Problem:
Reproduce, character for character, the records in the part that opens with the line containing "Based on the image, which" and closes with the line containing "Is black tire", both of those lines included.

Data shown:
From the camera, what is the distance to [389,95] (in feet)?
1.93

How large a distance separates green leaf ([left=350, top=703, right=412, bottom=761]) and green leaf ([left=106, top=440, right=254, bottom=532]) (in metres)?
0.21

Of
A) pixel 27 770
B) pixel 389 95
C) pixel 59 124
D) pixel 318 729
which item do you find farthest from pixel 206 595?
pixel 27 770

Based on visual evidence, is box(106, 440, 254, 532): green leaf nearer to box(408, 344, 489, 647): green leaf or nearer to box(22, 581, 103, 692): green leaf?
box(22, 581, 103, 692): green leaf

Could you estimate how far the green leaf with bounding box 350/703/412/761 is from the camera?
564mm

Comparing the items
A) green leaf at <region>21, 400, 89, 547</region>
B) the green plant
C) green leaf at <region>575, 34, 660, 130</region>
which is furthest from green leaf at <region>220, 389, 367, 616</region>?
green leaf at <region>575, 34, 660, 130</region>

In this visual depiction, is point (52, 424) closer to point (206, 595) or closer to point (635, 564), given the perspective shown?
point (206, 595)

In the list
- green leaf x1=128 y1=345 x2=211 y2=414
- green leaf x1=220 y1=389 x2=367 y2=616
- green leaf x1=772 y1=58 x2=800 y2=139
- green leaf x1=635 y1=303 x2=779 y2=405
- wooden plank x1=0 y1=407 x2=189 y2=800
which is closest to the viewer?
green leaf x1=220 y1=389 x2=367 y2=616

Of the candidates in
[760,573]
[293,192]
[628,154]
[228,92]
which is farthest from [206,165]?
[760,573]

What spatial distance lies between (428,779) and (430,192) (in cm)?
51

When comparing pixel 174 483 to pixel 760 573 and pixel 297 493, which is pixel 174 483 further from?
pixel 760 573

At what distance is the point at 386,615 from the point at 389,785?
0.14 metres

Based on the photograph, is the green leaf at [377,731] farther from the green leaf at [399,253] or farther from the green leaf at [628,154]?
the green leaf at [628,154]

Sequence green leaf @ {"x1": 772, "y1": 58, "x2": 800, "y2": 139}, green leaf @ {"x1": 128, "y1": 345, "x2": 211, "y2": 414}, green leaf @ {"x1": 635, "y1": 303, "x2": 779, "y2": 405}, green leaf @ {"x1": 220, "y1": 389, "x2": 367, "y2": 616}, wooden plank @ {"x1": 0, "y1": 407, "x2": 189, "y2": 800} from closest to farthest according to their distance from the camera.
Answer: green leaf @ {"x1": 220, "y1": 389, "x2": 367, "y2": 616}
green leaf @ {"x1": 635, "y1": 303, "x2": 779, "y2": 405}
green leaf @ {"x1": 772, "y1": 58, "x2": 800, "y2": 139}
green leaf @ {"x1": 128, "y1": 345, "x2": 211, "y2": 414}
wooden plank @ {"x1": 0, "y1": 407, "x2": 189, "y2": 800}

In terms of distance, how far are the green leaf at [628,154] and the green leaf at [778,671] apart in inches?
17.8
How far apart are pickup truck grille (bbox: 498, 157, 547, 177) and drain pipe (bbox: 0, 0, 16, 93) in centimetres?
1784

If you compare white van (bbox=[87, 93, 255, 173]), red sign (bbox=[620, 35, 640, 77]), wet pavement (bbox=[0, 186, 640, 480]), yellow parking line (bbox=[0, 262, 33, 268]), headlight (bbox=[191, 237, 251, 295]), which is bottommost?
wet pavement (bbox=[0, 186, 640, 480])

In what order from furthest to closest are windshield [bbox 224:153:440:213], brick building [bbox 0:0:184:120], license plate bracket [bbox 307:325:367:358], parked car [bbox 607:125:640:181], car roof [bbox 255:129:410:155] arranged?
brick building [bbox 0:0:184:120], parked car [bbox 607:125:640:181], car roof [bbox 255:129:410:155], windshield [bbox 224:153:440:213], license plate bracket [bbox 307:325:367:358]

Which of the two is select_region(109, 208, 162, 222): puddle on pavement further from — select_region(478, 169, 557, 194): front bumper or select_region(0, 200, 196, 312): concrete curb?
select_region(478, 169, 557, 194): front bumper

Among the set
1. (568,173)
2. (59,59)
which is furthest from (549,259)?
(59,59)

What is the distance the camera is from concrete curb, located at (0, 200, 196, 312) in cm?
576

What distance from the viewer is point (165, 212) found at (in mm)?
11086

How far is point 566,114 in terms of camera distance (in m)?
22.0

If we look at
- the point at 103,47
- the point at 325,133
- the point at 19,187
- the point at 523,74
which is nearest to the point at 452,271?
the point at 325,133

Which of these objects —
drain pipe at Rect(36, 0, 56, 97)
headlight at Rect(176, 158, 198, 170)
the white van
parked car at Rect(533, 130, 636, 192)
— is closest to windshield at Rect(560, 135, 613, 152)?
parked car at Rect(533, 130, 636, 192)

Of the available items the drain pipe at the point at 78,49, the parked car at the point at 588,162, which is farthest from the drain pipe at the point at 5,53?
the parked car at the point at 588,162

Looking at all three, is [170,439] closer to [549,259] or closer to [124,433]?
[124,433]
--
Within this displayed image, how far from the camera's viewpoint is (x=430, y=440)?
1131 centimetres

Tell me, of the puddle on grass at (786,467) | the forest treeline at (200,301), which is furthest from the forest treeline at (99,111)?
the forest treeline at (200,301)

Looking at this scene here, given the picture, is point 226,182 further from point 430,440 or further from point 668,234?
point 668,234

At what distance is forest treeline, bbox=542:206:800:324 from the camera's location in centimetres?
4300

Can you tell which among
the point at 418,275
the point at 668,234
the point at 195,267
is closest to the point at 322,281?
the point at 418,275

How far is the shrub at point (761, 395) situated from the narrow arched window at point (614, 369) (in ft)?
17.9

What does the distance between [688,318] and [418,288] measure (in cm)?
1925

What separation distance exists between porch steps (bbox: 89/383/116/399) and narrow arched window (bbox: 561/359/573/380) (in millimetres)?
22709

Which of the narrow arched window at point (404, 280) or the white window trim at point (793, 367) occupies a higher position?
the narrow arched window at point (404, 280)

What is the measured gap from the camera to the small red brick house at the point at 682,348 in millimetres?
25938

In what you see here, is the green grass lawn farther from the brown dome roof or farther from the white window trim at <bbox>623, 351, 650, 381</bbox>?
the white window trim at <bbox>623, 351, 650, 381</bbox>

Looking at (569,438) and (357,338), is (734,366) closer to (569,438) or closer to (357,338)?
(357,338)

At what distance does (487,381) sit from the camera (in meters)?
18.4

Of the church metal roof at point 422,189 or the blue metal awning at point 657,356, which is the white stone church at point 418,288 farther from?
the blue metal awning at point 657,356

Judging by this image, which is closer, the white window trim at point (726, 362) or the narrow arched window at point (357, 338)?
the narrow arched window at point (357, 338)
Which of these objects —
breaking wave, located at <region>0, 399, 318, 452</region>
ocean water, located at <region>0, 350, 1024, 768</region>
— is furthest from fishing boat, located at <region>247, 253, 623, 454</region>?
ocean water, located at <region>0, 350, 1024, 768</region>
* * *
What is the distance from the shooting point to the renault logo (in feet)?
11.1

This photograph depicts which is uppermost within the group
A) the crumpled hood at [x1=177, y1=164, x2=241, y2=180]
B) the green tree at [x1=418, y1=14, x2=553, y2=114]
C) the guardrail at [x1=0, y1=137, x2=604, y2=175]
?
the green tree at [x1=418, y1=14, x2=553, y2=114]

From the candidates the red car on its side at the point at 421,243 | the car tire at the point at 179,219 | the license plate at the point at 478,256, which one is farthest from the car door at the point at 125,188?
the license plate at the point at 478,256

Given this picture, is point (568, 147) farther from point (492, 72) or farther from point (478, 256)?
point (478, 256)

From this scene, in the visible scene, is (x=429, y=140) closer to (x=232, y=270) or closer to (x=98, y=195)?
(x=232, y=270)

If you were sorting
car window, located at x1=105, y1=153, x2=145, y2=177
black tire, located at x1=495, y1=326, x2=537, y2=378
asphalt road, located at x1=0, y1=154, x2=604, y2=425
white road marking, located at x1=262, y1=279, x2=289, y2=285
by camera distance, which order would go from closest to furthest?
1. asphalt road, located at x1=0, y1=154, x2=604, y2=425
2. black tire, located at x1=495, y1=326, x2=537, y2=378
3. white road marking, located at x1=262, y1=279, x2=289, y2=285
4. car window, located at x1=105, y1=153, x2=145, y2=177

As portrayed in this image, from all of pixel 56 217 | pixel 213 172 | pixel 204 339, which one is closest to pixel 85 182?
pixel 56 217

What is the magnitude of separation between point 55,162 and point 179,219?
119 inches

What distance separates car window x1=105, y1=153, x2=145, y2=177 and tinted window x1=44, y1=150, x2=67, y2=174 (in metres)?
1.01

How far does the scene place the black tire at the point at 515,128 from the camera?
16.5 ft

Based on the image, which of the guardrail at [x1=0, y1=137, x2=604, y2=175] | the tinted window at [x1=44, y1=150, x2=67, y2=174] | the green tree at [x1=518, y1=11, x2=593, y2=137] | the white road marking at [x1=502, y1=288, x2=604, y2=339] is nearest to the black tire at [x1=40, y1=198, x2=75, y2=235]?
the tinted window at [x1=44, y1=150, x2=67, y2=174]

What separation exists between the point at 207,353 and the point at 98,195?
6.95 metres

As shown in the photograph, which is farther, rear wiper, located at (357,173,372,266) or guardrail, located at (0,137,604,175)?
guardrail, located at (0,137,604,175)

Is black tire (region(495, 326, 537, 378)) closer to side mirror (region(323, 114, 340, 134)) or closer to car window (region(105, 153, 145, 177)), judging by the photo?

Task response:
Based on the image, which of the guardrail at [x1=0, y1=137, x2=604, y2=175] | the tinted window at [x1=44, y1=150, x2=67, y2=174] | the green tree at [x1=518, y1=11, x2=593, y2=137] | the white road marking at [x1=502, y1=288, x2=604, y2=339] is nearest to the black tire at [x1=40, y1=198, x2=75, y2=235]?
the tinted window at [x1=44, y1=150, x2=67, y2=174]

What separation exists between the point at 207,353 and the point at 98,195?
6.95 metres

As shown in the photograph, which is farther, rear wiper, located at (357,173,372,266) or guardrail, located at (0,137,604,175)?
guardrail, located at (0,137,604,175)

Is black tire (region(495, 326, 537, 378)) closer to side mirror (region(323, 114, 340, 134)) or closer to car window (region(105, 153, 145, 177)), judging by the photo?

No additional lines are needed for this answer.